Governments and law enforcement agencies have been using biometric identification since a very long time and it has proven to be extremely useful in data tracking. In mobile banking, fingerprint technology increases authentication accuracy by ensuring that only the right individual will have access to the right information.
Guaranteed safety and security
Hackers stealing their customer’s personal information is the main concern of banks. Fingerprint identification protects customer’s credentials from being stolen as fingerprint is unique to each user with the added advantage that it can neither be shared, duplicated or stolen.
Assures privacy of customers
The banks themselves never maintain caches of the customer’s actual fingerprints. Rather they use an algorithm to create and store templates or complex numerical sequences based on the scan of the user’s fingerprint. It is not possible to reconstruct the original fingerprint pattern from the stored template.

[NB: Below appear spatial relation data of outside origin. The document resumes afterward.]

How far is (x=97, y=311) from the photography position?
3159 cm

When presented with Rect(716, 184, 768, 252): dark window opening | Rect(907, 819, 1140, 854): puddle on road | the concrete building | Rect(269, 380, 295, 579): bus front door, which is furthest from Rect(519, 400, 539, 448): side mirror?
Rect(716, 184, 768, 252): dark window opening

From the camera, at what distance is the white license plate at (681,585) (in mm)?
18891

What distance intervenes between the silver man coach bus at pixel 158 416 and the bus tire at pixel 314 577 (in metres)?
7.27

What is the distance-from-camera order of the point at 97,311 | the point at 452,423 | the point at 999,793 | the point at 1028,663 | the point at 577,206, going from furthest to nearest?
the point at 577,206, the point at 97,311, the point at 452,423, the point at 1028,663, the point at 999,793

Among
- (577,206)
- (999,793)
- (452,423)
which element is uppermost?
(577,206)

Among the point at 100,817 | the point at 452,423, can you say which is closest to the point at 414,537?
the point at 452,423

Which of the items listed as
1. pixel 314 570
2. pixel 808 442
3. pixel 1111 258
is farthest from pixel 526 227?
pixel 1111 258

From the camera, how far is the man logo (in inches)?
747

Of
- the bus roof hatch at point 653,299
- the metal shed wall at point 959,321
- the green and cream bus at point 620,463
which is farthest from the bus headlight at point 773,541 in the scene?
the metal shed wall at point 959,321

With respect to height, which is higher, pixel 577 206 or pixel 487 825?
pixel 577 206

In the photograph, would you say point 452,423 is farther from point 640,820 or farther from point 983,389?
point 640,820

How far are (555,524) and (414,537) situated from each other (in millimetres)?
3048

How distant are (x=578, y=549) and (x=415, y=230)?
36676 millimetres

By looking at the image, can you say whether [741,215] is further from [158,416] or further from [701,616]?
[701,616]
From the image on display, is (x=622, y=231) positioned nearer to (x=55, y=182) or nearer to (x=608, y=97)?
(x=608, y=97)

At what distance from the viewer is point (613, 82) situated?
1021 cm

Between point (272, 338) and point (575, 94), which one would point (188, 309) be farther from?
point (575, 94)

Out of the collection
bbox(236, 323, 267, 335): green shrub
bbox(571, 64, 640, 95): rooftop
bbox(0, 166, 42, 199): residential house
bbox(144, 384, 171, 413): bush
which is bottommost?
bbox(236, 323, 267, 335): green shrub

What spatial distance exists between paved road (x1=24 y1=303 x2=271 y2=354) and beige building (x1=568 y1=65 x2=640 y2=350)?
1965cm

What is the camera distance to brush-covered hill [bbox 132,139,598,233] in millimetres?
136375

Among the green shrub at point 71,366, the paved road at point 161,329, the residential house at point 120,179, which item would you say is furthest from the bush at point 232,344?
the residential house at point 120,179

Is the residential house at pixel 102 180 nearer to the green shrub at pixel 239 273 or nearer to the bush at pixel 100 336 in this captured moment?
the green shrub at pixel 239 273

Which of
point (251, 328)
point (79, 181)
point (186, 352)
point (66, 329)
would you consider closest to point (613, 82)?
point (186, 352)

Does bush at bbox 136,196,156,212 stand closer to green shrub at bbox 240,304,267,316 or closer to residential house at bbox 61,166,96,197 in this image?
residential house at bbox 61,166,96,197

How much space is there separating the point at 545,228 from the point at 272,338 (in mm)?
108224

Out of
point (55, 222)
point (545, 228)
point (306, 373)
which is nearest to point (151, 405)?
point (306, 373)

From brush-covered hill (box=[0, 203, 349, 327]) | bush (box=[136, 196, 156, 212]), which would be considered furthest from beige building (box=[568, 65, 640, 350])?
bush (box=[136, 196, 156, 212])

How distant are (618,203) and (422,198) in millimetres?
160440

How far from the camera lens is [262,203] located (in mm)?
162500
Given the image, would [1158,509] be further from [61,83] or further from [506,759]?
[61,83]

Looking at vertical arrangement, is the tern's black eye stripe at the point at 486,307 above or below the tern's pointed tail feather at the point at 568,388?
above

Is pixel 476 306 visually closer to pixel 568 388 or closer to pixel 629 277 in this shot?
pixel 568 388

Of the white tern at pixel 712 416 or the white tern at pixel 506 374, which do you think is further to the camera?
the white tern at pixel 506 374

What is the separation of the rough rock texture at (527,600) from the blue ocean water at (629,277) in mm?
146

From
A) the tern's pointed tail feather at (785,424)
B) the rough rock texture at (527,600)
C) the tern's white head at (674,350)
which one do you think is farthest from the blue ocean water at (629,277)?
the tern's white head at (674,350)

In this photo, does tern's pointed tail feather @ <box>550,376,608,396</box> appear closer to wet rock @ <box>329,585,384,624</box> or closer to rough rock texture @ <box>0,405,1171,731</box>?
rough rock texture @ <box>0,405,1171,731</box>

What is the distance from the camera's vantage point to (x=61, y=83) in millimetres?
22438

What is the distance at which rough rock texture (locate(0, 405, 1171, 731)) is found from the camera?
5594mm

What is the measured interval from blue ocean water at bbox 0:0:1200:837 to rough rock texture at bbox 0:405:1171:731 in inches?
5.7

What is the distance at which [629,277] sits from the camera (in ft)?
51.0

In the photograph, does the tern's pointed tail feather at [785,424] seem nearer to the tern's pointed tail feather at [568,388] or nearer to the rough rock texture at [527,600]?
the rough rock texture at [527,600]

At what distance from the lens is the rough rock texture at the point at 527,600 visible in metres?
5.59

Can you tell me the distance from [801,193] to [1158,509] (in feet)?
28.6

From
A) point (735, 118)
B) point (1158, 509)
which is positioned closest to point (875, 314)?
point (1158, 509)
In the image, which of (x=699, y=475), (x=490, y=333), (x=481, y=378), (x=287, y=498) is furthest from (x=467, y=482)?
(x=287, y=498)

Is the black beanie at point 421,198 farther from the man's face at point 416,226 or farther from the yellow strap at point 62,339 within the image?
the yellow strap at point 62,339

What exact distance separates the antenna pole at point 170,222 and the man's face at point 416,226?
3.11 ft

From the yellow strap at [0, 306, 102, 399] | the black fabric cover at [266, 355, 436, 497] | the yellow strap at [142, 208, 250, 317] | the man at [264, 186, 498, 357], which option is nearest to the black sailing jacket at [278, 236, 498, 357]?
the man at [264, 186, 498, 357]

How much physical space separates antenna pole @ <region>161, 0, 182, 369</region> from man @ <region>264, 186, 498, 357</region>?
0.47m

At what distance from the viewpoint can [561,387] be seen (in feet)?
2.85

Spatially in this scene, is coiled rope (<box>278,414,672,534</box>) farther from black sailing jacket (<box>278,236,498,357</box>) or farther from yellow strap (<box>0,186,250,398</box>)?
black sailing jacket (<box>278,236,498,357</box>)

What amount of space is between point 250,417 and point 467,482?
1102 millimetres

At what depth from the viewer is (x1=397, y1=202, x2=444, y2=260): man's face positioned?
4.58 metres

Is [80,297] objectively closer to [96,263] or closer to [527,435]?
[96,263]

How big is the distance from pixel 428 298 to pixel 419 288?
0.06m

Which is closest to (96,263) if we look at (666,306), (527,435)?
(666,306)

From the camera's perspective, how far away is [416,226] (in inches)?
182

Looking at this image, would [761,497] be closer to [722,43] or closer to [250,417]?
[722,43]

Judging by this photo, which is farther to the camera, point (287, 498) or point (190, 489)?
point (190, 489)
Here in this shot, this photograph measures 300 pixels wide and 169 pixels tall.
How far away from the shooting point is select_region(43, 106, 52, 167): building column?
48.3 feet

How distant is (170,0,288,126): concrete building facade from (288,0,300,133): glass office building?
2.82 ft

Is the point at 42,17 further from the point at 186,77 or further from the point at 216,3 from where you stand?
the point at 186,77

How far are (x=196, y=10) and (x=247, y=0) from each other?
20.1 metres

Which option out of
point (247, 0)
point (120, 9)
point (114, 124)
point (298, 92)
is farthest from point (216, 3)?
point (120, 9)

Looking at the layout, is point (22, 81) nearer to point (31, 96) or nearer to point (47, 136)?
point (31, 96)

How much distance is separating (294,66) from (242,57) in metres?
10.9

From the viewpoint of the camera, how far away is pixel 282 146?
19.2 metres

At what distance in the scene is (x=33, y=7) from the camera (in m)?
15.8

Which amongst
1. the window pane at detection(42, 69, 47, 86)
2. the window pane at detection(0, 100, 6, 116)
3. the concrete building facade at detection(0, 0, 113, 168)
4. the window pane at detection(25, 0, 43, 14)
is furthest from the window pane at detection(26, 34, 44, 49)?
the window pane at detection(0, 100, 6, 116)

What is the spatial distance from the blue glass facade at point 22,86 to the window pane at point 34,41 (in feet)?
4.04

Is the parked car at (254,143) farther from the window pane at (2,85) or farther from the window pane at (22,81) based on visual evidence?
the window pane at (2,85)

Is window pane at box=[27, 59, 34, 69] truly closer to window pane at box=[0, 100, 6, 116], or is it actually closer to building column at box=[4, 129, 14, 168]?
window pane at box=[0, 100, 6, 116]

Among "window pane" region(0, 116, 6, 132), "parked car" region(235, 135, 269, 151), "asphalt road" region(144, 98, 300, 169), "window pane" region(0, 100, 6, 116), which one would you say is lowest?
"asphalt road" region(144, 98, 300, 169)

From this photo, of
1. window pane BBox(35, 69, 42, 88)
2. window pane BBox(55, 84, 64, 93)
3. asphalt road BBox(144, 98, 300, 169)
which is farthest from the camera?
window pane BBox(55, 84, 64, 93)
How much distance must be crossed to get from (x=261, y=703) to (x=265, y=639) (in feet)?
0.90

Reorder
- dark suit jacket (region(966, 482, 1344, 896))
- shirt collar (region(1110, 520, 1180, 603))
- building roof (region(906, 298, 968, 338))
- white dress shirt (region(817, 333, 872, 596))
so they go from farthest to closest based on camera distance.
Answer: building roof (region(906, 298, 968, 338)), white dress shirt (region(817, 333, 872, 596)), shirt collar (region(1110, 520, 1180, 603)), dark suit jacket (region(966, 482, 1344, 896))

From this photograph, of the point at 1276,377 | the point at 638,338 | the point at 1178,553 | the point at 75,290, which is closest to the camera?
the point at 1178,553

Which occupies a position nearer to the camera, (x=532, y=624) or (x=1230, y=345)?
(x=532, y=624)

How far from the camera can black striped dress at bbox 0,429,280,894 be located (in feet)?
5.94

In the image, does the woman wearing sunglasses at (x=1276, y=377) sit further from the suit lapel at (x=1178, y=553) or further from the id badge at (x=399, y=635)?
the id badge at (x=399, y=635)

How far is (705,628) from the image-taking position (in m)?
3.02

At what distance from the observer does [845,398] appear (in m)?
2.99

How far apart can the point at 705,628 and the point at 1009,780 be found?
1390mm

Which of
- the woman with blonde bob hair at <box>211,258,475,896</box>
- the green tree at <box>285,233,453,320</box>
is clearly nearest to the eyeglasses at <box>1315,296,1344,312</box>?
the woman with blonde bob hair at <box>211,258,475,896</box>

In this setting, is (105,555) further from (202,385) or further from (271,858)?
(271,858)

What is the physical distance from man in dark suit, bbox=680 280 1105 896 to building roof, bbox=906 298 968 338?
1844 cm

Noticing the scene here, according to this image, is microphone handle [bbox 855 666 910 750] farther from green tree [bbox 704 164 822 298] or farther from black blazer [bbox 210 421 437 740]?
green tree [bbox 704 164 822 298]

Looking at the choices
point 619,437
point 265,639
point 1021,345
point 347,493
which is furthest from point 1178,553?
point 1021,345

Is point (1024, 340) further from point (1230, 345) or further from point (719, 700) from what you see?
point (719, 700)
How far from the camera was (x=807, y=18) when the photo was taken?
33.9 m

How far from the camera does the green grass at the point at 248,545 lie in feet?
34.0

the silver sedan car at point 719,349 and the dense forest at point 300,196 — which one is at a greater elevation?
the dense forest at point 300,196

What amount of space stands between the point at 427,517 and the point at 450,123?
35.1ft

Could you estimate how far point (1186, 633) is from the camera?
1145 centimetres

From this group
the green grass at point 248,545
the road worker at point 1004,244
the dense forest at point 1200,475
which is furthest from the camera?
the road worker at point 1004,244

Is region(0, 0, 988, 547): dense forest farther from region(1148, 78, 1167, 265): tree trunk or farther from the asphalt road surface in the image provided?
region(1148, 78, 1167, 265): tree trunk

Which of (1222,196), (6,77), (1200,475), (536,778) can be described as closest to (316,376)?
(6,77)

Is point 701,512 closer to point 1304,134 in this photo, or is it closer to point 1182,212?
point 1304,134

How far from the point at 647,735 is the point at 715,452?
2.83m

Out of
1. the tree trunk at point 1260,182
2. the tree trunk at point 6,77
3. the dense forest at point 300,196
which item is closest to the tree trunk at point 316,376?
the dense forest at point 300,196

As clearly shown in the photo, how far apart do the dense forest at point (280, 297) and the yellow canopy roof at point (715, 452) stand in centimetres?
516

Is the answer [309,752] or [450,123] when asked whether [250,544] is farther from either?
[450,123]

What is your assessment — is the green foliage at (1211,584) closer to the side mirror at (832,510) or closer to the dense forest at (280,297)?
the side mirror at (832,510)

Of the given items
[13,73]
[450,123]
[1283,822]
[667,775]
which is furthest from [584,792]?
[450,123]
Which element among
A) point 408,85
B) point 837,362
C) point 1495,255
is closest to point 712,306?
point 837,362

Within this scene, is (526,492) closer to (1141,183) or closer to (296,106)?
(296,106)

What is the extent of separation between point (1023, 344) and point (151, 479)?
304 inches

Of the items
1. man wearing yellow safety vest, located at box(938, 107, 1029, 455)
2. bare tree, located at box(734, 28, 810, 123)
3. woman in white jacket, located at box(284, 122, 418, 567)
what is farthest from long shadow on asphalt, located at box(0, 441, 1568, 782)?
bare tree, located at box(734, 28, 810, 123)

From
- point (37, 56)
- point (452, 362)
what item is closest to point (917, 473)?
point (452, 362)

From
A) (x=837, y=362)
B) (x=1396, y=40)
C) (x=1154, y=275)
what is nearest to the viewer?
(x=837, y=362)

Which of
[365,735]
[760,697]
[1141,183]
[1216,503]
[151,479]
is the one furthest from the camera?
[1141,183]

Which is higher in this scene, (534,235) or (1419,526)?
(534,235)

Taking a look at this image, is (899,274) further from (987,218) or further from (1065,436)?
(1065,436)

The implementation of fingerprint technology will help banks to reduce financial losses that arise from weak password management. It will save on financial losses by preventing data breaches from occurring.
Ease of use
Fingerprint identification fulfills customer’s expectations by offering great convenience and a seamless user experience. Forgotten or mistyped passwords along with even fewer password attempts results in the user’s account getting lock and spoils the mobile banking user’s experience. It is a fact that customer’s will not use a functionality if it’s not easy to use. This is the reason why fingerprint authentication is becoming rapidly popular for mobile banking due to its ease of use.